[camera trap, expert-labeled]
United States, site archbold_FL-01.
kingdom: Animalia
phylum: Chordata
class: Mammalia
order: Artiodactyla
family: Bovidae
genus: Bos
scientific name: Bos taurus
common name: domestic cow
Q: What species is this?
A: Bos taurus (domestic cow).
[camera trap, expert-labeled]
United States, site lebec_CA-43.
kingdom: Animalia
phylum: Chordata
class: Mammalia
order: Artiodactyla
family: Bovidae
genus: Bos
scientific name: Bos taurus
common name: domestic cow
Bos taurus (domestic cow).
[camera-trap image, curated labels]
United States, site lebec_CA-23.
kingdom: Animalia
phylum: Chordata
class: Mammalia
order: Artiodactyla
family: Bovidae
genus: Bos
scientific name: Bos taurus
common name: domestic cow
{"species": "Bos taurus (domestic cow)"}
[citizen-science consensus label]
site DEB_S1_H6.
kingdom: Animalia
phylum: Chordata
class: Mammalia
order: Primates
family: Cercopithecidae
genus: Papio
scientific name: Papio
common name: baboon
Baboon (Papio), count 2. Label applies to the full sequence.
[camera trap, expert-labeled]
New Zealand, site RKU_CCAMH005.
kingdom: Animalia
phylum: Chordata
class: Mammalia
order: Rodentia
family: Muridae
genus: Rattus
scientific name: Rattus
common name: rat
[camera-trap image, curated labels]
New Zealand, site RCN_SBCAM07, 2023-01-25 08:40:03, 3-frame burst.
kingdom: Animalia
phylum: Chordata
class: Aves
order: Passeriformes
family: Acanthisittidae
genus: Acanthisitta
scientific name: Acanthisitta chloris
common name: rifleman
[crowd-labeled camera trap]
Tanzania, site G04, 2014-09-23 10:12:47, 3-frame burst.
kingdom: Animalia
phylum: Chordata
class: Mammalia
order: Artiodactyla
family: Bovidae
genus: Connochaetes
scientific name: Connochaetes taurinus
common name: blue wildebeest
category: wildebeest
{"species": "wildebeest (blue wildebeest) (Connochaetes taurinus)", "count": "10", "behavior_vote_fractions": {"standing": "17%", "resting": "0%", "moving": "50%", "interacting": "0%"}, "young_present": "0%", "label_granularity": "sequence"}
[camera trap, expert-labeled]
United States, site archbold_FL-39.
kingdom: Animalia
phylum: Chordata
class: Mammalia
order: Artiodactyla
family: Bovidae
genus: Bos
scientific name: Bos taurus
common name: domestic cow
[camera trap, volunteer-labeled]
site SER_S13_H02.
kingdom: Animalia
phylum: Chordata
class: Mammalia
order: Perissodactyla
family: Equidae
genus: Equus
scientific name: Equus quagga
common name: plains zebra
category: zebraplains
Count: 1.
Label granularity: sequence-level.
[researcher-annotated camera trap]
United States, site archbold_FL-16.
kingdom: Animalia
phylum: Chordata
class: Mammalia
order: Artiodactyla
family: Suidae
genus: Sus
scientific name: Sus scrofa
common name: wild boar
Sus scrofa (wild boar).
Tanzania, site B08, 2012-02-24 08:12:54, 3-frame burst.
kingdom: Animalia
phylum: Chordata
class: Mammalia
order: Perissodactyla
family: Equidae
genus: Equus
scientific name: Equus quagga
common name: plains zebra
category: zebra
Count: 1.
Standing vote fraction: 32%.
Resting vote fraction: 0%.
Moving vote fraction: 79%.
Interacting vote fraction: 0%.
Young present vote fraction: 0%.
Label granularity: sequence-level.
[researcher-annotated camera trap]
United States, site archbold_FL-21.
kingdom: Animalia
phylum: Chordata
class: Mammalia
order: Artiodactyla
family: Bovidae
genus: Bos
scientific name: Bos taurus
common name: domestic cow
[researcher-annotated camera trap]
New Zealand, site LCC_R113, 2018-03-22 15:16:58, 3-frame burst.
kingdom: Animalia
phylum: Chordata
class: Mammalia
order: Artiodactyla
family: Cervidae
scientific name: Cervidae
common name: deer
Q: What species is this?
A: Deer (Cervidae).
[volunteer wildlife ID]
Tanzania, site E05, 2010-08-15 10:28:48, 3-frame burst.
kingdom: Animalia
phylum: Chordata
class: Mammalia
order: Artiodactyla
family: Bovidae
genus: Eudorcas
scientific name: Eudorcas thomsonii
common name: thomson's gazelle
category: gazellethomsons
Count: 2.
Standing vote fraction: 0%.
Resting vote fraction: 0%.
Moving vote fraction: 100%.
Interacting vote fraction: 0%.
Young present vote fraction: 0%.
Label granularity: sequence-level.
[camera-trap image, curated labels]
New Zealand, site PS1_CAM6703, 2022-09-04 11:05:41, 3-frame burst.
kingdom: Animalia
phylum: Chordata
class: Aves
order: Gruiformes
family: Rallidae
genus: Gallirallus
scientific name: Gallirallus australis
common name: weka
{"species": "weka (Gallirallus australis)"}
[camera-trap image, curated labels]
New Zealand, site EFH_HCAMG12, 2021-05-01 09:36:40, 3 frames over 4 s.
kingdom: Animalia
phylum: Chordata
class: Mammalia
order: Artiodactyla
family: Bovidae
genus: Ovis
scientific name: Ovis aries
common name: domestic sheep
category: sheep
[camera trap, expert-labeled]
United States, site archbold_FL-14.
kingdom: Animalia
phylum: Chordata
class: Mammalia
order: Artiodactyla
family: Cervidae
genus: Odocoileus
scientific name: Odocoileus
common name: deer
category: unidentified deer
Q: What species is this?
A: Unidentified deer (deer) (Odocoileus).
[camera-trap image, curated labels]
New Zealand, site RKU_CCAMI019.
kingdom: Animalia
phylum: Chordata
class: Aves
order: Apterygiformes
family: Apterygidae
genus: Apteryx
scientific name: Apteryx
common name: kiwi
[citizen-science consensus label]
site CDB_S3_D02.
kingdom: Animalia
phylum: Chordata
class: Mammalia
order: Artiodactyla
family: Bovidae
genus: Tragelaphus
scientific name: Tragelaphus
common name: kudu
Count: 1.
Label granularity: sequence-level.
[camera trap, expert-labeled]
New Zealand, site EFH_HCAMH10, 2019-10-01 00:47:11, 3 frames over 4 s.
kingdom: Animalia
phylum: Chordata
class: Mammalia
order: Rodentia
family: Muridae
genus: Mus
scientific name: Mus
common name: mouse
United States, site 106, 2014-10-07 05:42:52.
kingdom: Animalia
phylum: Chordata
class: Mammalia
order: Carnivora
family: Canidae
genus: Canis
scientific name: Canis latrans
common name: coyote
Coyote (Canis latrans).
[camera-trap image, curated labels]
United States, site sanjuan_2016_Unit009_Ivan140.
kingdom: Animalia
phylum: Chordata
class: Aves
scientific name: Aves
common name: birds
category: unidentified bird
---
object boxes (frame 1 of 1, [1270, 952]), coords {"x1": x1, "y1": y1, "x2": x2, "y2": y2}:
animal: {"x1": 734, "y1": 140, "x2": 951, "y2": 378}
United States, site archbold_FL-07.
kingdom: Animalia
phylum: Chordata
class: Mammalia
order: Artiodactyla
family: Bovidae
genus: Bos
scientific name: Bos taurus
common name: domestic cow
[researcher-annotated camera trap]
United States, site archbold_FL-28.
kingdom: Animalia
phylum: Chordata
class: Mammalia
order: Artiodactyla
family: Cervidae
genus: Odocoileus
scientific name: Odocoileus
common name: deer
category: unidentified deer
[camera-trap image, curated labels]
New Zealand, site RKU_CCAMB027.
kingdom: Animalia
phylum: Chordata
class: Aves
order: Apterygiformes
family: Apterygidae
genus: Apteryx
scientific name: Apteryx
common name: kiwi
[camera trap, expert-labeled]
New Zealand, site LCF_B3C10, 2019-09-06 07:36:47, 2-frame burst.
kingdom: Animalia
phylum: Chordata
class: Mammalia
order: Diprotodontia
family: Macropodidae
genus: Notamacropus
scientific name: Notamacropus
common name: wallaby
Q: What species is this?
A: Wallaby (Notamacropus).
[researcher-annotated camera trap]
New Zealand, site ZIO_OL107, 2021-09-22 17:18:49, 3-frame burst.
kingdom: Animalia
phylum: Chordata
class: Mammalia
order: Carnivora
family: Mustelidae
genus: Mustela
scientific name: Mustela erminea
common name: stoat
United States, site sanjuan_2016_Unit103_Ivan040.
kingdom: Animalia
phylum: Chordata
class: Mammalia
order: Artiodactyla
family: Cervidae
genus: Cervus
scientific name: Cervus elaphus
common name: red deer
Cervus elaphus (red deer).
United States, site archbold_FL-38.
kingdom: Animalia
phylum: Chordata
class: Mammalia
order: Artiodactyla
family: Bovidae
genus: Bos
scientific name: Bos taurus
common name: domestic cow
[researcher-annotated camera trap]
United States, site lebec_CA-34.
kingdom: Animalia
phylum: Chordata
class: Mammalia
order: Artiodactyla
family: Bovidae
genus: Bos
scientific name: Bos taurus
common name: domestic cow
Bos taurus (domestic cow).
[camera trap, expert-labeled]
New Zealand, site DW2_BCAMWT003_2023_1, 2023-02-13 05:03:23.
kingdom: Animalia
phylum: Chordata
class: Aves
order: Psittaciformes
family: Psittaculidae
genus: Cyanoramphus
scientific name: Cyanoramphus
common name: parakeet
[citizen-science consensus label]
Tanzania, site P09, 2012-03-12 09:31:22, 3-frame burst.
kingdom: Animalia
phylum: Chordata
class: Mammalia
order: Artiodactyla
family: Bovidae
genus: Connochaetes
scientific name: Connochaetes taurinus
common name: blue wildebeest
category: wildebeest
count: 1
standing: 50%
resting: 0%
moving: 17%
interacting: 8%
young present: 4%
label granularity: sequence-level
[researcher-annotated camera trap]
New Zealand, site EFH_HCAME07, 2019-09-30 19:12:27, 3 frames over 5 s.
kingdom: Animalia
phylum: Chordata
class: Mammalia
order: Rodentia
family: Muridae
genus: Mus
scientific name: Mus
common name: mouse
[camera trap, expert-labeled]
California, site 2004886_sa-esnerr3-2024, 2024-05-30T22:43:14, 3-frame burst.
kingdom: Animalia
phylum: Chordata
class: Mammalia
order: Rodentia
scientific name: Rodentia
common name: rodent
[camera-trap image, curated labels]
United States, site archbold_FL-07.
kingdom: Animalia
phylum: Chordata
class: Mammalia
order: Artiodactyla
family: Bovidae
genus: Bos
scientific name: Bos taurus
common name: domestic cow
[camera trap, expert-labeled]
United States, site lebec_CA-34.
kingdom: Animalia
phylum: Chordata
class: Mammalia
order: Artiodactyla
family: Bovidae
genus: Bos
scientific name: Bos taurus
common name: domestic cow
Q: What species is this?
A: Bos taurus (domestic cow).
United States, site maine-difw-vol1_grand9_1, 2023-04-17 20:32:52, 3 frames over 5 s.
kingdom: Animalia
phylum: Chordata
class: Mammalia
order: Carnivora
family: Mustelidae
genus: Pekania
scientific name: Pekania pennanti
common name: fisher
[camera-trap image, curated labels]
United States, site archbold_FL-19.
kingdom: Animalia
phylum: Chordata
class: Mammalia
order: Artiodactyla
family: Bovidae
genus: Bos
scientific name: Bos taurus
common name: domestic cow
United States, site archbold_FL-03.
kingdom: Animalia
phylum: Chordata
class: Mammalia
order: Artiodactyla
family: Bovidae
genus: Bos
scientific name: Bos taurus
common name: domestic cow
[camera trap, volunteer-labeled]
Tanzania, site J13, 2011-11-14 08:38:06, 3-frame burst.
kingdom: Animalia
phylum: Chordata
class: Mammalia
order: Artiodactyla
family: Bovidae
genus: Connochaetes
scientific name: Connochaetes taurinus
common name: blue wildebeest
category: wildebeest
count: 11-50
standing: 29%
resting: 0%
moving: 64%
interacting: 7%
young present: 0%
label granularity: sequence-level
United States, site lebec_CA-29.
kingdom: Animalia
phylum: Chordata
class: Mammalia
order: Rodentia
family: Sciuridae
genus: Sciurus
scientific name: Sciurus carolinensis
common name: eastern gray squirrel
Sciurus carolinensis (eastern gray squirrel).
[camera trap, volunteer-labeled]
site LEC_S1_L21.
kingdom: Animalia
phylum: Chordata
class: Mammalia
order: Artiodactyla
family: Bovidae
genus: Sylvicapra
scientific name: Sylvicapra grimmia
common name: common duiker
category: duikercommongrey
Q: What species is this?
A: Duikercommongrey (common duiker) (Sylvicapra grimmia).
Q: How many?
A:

-=-=-=-=-

* REQUIRED WORK
Each line in the listing above from the one containing "United States, site archbold_FL-21." through the one containing "[volunteer wildlife ID]" should be repeated exactly, and no other line.

* TASK OUTPUT
United States, site archbold_FL-21.
kingdom: Animalia
phylum: Chordata
class: Mammalia
order: Artiodactyla
family: Bovidae
genus: Bos
scientific name: Bos taurus
common name: domestic cow
[researcher-annotated camera trap]
New Zealand, site LCC_R113, 2018-03-22 15:16:58, 3-frame burst.
kingdom: Animalia
phylum: Chordata
class: Mammalia
order: Artiodactyla
family: Cervidae
scientific name: Cervidae
common name: deer
Q: What species is this?
A: Deer (Cervidae).
[volunteer wildlife ID]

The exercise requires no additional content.